The Fog of Bears: How Bad Maps Make Bad Policy

While in the field around the US working on 'Eating Aliens' I often saw animals that did not officially exist in the places where I was seeing them. Grant's gazelles running wild in Texas were one of the more dramatic examples. There are a lot of other species native to north America whose ranges I have noticed in the field do not seem to line up very well with the official party line.

One native example is the black bear. I have seen similar maps used on many otherwise credible websites showing the range of the black bear along these lines. But it only takes a moment to prove that this alleged range of the black bear is incorrect.

I know Virginia's wildlife very well, so lets look at the Virginia portion of this supposed range. The map shows the bear's range coming sharply down the middle of the state, just west of Loudoun County in the north and continuing down to the west of Richmond and Brunswick County. These maps sure do make it look like black bears aren't likely to be found much farther east than Charlottesville or Richmond.

Yet we have solid data from the Department of Game and Inland Fisheries proving that this is wrong. A dead bear, brought physically into a check station by a hunter, is a pretty good indication that bears are present in a particular county. At least a few bears are being tagged most years in Loudoun and Brunswick Counties and even in the City of Virginia Beach, waaay out of the alleged range. Suffolk, almost 100 miles outside of the official range, had 22 black bears killed last season alone.

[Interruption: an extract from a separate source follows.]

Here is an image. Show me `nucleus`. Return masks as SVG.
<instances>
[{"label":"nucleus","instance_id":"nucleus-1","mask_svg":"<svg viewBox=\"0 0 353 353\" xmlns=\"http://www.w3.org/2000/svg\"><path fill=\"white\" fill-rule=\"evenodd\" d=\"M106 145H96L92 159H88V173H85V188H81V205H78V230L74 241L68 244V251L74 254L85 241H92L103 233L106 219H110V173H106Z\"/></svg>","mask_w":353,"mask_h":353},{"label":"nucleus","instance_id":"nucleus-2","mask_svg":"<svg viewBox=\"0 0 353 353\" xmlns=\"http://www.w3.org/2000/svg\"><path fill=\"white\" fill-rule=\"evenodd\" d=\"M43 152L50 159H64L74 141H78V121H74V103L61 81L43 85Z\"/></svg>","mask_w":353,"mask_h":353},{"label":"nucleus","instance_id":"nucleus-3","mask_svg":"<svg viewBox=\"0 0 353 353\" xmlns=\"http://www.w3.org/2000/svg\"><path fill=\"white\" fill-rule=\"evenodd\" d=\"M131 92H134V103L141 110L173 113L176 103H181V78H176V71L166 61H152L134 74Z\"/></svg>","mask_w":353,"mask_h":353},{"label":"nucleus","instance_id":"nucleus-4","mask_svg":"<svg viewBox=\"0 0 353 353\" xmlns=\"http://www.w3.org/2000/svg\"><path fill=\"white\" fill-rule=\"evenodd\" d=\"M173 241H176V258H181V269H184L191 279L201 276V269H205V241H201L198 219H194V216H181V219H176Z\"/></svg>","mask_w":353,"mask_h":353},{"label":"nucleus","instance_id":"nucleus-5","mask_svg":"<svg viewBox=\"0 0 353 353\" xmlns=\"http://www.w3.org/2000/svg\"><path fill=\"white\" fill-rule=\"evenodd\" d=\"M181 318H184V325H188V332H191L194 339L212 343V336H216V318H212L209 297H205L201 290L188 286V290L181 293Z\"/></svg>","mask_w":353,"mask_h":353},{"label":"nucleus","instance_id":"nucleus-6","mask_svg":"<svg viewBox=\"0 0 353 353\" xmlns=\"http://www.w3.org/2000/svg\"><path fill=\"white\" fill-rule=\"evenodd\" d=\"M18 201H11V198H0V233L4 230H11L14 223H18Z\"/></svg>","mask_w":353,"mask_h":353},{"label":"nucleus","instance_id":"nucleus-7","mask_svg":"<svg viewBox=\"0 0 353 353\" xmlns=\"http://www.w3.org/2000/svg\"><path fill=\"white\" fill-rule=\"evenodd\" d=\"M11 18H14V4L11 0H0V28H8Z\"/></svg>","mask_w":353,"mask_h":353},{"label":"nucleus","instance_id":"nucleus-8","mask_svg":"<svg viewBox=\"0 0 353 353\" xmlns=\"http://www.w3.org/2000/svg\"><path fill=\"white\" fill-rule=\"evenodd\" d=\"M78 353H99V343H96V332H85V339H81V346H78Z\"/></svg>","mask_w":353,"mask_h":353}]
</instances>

Black bears are in fact very well distributed throughout all of Virginia, with the sole exception of much of the Delmarva Peninsula. The harvest data proves this, without even getting into the questions of trail camera photos or other sightings that don't result in a dead bear with a state inspection.

The farther away that you go from hard science sources, the more ridiculous some of the claims about black bear ranges get. This hunting site displays a range map for black bears which appears to almost completely exclude Virginia. Defenders of Wildlife, a serious organization, limits the range to what looks like only about a third of VA (look to the right side of the page). This is a perfect example of (unintentionally, I believe) false information being used as part of advocacy for policy-making.

This is just one species, in one state. It got me thinking that there could be a whole lot of other species whose ranges and populations densities are actually very different from what the official data visible to the public represents. This cannot be good for environmental policy-making.

What happens when some staff person for CITES needs to make a judgment call on whether a species merits additional protection? What about a legislator about to vote on whether to open or close a season for hunting an animal? What about land-owners wondering whether there is a species they need to be concerned about in the area before cutting down trees or brush? Bad maps and bad data like what we find with the bears is much of what they will encounter and it will result in bad decisions.

I ran into some problems with this stuff while going through the editing process for 'Eating Aliens.' I'd get asked about what someone in a white lab coat thinks about whether a particular invasive animal is present or how it got there. But as much respect as I have for the guys in the white lab coats, wildlife does not live in a test tube. We are very good at tracking and studying the animals that we know are out there but by definition we lack good data on the wildlife that we didn't expect to be there in the first place. Personally, I don't believe that we necessarily need a federal study in order to start responding to an ecological problem and I don't believe that someone needs a Phd or a badge from FDA to determine whether they are looking at a snakehead in the bottom of their boat, or a cougar staring them down in the Virginia woods.

Even when a group of biologists knows what is going on (for example, DGIF's own maps show a very sound assessment of black bear ranges), the system overall is apparently not very good at disseminating this information accurately among other stake-holders, advocacy groups and the public in general.

I would guess that these inaccurate bear maps are probably just decades out of date, but who knows? Maybe these maps were never correct. I bet that they'll still be used ten years from now. It is so much easier to grab and copy a map from someone else's book or website and use it for whatever you need than it would be to actually confirm the data. In this age of 'content farming' the accuracy of information has nearly zero value to most of the internet.

The fog of war applies well to making sense of the distribution of wildlife. Its all too fluid and complex and deliberately hidden by the subjects themselves for us to ever have a perfect understanding of what is out there in nature. Which is part of what makes zoology so much fun.